### Task directions
Your response should consist of the records, reproduced exactly.

### Data extract
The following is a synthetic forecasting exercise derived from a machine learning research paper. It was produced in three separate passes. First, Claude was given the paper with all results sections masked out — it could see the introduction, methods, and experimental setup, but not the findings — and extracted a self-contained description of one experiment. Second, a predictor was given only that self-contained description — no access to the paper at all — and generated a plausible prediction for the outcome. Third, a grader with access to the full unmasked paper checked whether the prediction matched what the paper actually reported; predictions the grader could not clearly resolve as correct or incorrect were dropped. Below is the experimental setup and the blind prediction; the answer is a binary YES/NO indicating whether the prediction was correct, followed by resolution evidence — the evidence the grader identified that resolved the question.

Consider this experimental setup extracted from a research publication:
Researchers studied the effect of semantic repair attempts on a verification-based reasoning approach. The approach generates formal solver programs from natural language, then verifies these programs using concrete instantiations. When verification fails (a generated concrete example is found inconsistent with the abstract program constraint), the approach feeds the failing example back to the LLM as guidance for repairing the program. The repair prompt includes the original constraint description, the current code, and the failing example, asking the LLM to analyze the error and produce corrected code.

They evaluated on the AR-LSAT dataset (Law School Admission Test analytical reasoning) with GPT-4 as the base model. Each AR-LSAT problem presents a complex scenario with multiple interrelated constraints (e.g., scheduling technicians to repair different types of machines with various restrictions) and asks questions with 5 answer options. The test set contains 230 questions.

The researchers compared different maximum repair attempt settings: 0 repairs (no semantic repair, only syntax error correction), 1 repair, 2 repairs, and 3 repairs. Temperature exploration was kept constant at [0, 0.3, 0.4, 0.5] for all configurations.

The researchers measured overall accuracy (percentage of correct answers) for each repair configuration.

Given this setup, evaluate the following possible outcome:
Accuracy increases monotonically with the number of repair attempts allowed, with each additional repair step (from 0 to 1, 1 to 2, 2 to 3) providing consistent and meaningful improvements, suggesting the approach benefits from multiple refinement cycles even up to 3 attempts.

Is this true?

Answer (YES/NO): NO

### Completed exercise
The following is a synthetic forecasting exercise derived from a machine learning research paper. It was produced in three separate passes. First, Claude was given the paper with all results sections masked out — it could see the introduction, methods, and experimental setup, but not the findings — and extracted a self-contained description of one experiment. Second, a predictor was given only that self-contained description — no access to the paper at all — and generated a plausible prediction for the outcome. Third, a grader with access to the full unmasked paper checked whether the prediction matched what the paper actually reported; predictions the grader could not clearly resolve as correct or incorrect were dropped. Below is the experimental setup and the blind prediction; the answer is a binary YES/NO indicating whether the prediction was correct, followed by resolution evidence — the evidence the grader identified that resolved the question.

Consider this experimental setup extracted from a research publication:
Researchers studied the effect of semantic repair attempts on a verification-based reasoning approach. The approach generates formal solver programs from natural language, then verifies these programs using concrete instantiations. When verification fails (a generated concrete example is found inconsistent with the abstract program constraint), the approach feeds the failing example back to the LLM as guidance for repairing the program. The repair prompt includes the original constraint description, the current code, and the failing example, asking the LLM to analyze the error and produce corrected code.

They evaluated on the AR-LSAT dataset (Law School Admission Test analytical reasoning) with GPT-4 as the base model. Each AR-LSAT problem presents a complex scenario with multiple interrelated constraints (e.g., scheduling technicians to repair different types of machines with various restrictions) and asks questions with 5 answer options. The test set contains 230 questions.

The researchers compared different maximum repair attempt settings: 0 repairs (no semantic repair, only syntax error correction), 1 repair, 2 repairs, and 3 repairs. Temperature exploration was kept constant at [0, 0.3, 0.4, 0.5] for all configurations.

The researchers measured overall accuracy (percentage of correct answers) for each repair configuration.

Given this setup, evaluate the following possible outcome:
Accuracy increases monotonically with the number of repair attempts allowed, with each additional repair step (from 0 to 1, 1 to 2, 2 to 3) providing consistent and meaningful improvements, suggesting the approach benefits from multiple refinement cycles even up to 3 attempts.

Is this true?

Answer (YES/NO): NO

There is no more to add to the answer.